### EXERCISE GOAL
Reproduce the following lines without any change.

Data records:
+ + +

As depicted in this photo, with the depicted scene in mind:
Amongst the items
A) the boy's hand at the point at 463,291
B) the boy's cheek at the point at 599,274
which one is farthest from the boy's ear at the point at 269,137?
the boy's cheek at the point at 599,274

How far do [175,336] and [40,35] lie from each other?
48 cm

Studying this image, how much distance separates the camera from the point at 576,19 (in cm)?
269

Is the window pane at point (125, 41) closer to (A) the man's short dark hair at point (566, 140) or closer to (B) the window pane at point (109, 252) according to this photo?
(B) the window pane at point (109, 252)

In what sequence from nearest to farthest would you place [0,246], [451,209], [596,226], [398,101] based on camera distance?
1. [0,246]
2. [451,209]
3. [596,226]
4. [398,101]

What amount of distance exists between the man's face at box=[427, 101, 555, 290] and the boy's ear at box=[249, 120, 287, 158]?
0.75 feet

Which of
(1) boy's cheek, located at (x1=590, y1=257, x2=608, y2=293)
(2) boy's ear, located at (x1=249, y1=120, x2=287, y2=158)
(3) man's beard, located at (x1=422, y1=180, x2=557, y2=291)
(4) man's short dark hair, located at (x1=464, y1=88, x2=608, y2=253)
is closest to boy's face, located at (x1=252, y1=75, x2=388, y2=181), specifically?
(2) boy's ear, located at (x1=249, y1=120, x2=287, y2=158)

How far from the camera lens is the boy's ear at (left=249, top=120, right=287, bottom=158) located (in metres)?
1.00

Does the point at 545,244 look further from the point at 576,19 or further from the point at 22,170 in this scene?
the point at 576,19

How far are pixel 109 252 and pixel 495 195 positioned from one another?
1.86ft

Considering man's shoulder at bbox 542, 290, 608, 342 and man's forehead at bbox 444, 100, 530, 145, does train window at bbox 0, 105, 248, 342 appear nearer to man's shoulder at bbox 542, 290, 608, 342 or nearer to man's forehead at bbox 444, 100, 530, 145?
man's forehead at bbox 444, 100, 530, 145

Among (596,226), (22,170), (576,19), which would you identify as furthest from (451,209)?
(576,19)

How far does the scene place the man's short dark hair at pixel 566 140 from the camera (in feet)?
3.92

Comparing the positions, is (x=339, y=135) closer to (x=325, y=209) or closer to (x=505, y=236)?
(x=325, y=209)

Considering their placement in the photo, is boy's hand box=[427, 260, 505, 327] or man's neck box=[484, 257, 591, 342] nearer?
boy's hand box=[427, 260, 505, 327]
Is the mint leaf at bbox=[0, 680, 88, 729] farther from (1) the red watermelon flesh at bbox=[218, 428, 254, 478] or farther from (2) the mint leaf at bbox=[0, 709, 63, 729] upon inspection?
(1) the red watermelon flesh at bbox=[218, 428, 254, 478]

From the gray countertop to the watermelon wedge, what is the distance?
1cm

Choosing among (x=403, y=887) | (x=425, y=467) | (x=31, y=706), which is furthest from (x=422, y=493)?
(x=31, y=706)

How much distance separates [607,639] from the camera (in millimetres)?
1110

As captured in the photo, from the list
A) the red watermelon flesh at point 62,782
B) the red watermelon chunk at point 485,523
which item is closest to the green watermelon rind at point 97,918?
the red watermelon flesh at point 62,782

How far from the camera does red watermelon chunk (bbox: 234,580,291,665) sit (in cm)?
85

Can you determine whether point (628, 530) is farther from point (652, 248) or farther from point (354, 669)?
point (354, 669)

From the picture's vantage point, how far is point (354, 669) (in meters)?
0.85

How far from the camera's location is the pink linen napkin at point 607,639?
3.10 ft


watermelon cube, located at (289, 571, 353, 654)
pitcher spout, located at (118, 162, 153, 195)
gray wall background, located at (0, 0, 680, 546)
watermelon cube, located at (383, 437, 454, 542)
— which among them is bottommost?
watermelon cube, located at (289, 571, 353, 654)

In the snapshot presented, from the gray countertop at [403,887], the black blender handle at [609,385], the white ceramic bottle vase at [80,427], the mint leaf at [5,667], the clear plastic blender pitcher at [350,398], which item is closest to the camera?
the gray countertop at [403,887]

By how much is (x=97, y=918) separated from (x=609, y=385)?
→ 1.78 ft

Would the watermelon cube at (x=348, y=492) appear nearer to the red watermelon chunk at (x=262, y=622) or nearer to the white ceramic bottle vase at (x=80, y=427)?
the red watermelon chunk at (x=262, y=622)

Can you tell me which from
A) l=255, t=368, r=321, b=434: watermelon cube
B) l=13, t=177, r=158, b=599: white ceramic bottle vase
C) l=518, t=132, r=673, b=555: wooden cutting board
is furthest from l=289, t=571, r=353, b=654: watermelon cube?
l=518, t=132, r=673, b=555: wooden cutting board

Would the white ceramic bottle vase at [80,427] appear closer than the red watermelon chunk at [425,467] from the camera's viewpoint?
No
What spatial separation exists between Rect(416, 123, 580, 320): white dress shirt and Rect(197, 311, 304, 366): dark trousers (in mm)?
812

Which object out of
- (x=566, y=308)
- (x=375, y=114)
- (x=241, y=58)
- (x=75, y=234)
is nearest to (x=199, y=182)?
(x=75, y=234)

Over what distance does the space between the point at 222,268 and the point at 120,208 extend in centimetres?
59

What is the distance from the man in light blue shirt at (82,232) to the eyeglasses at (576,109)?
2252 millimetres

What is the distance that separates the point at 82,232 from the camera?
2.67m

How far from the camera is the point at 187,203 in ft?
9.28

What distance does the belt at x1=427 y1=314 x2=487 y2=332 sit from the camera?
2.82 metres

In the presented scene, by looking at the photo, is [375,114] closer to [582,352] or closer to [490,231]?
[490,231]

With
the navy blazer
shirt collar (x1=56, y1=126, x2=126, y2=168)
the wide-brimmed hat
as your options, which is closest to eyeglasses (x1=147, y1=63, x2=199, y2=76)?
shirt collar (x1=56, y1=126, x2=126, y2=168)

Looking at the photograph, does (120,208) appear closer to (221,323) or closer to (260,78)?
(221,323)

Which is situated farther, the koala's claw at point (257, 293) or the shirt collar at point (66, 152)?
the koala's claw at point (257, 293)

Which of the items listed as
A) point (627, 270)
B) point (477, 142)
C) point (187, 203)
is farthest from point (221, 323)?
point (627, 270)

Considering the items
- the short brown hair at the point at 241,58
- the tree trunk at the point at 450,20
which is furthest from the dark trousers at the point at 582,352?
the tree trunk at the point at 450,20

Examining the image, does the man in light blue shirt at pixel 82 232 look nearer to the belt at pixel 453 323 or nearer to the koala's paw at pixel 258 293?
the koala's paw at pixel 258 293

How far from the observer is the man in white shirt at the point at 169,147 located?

+ + +

### ANSWER TO THE TASK
As depicted in this photo, with the depicted scene in mind:
Amongst the items
A) the boy's hand at the point at 463,291
B) the boy's cheek at the point at 599,274
which one is farthest from the boy's ear at the point at 269,137?
the boy's cheek at the point at 599,274

How far do [175,336] and [40,35] lie from each other?
48 cm

Studying this image, how much distance separates the camera from the point at 576,19 (in cm)?
269

Is the window pane at point (125, 41) closer to (A) the man's short dark hair at point (566, 140) or closer to (B) the window pane at point (109, 252) according to this photo?
(B) the window pane at point (109, 252)

In what sequence from nearest to farthest would you place [0,246], [451,209], [596,226], [398,101] based on camera distance?
1. [0,246]
2. [451,209]
3. [596,226]
4. [398,101]

What amount of distance exists between the man's face at box=[427, 101, 555, 290] and the boy's ear at box=[249, 120, 287, 158]?
0.75 feet

Which of
(1) boy's cheek, located at (x1=590, y1=257, x2=608, y2=293)
(2) boy's ear, located at (x1=249, y1=120, x2=287, y2=158)
(3) man's beard, located at (x1=422, y1=180, x2=557, y2=291)
(4) man's short dark hair, located at (x1=464, y1=88, x2=608, y2=253)
is closest to boy's face, located at (x1=252, y1=75, x2=388, y2=181), specifically?
(2) boy's ear, located at (x1=249, y1=120, x2=287, y2=158)

How far from the camera lens is the boy's ear at (left=249, top=120, right=287, bottom=158) located (in metres)?
1.00

Does the point at 545,244 look further from the point at 576,19 or further from the point at 22,170 in this scene?
the point at 576,19

How far are pixel 109 252 and pixel 495 195 positioned from one another?
1.86ft

Considering man's shoulder at bbox 542, 290, 608, 342 and man's forehead at bbox 444, 100, 530, 145, does train window at bbox 0, 105, 248, 342 appear nearer to man's shoulder at bbox 542, 290, 608, 342 or nearer to man's forehead at bbox 444, 100, 530, 145?
man's forehead at bbox 444, 100, 530, 145

Among (596,226), (22,170), (576,19), which would you identify as furthest from (451,209)?
(576,19)

How far does the scene place the man's short dark hair at pixel 566 140 from the camera (in feet)?
3.92

Comparing the positions, is (x=339, y=135) closer to (x=325, y=209) or closer to (x=505, y=236)?
(x=325, y=209)

Considering their placement in the photo, is boy's hand box=[427, 260, 505, 327] or man's neck box=[484, 257, 591, 342] nearer?
boy's hand box=[427, 260, 505, 327]
Is the mint leaf at bbox=[0, 680, 88, 729] farther from (1) the red watermelon flesh at bbox=[218, 428, 254, 478] or farther from (2) the mint leaf at bbox=[0, 709, 63, 729] upon inspection?
(1) the red watermelon flesh at bbox=[218, 428, 254, 478]

From the gray countertop to the watermelon wedge, what is the distance?
1cm

Choosing among (x=403, y=887) | (x=425, y=467) | (x=31, y=706), which is furthest from (x=422, y=493)?
(x=31, y=706)

How much distance separates [607,639] from the camera (in millimetres)?
1110

As captured in the photo, from the list
A) the red watermelon flesh at point 62,782
B) the red watermelon chunk at point 485,523
which item is closest to the green watermelon rind at point 97,918?
the red watermelon flesh at point 62,782

How far from the camera does red watermelon chunk (bbox: 234,580,291,665) sit (in cm)?
85

Can you determine whether point (628, 530) is farther from point (652, 248) or farther from point (354, 669)?
point (354, 669)

From the picture's vantage point, how far is point (354, 669) (in meters)?
0.85

How far from the camera's location is the pink linen napkin at point 607,639?
3.10 ft


watermelon cube, located at (289, 571, 353, 654)
pitcher spout, located at (118, 162, 153, 195)
gray wall background, located at (0, 0, 680, 546)
watermelon cube, located at (383, 437, 454, 542)
— which among them is bottommost?
watermelon cube, located at (289, 571, 353, 654)

In the snapshot presented, from the gray countertop at [403,887], the black blender handle at [609,385], the white ceramic bottle vase at [80,427], the mint leaf at [5,667], the clear plastic blender pitcher at [350,398], which item is closest to the camera?
the gray countertop at [403,887]

By how much is (x=97, y=918) separated from (x=609, y=385)?
→ 1.78 ft

Would the watermelon cube at (x=348, y=492) appear nearer to the red watermelon chunk at (x=262, y=622) or nearer to the white ceramic bottle vase at (x=80, y=427)?
the red watermelon chunk at (x=262, y=622)

Can you tell me which from
A) l=255, t=368, r=321, b=434: watermelon cube
B) l=13, t=177, r=158, b=599: white ceramic bottle vase
C) l=518, t=132, r=673, b=555: wooden cutting board
is furthest from l=289, t=571, r=353, b=654: watermelon cube?
l=518, t=132, r=673, b=555: wooden cutting board

Would the white ceramic bottle vase at [80,427] appear closer than the red watermelon chunk at [425,467] from the camera's viewpoint?
No
What spatial separation exists between Rect(416, 123, 580, 320): white dress shirt and Rect(197, 311, 304, 366): dark trousers (in mm)?
812

Which object out of
- (x=566, y=308)
- (x=375, y=114)
- (x=241, y=58)
- (x=75, y=234)
is nearest to (x=199, y=182)?
(x=75, y=234)

Over what distance does the space between the point at 222,268 and the point at 120,208 extend in centimetres?
59

What is the distance from the man in light blue shirt at (82,232) to the eyeglasses at (576,109)?
2252 millimetres

What is the distance that separates the point at 82,232 from the camera?
2.67m

How far from the camera is the point at 187,203 in ft?
9.28

What distance does the belt at x1=427 y1=314 x2=487 y2=332 sit from the camera?
2.82 metres

In the presented scene, by looking at the photo, is [375,114] closer to [582,352] or closer to [490,231]?
[490,231]

With
the navy blazer
shirt collar (x1=56, y1=126, x2=126, y2=168)
the wide-brimmed hat
as your options, which is closest to eyeglasses (x1=147, y1=63, x2=199, y2=76)?
shirt collar (x1=56, y1=126, x2=126, y2=168)

Looking at the photograph, does (120,208) appear closer to (221,323) or closer to (260,78)?
(221,323)

Which is situated farther, the koala's claw at point (257, 293) or the shirt collar at point (66, 152)?
the koala's claw at point (257, 293)

Which of the items listed as
A) point (627, 270)
B) point (477, 142)
C) point (187, 203)
is farthest from point (221, 323)?
point (627, 270)

Considering the items
- the short brown hair at the point at 241,58
- the tree trunk at the point at 450,20
which is furthest from the dark trousers at the point at 582,352?
the tree trunk at the point at 450,20

Examining the image, does the man in light blue shirt at pixel 82 232 look nearer to the belt at pixel 453 323 or nearer to the koala's paw at pixel 258 293?
the koala's paw at pixel 258 293

How far from the observer is the man in white shirt at the point at 169,147 located?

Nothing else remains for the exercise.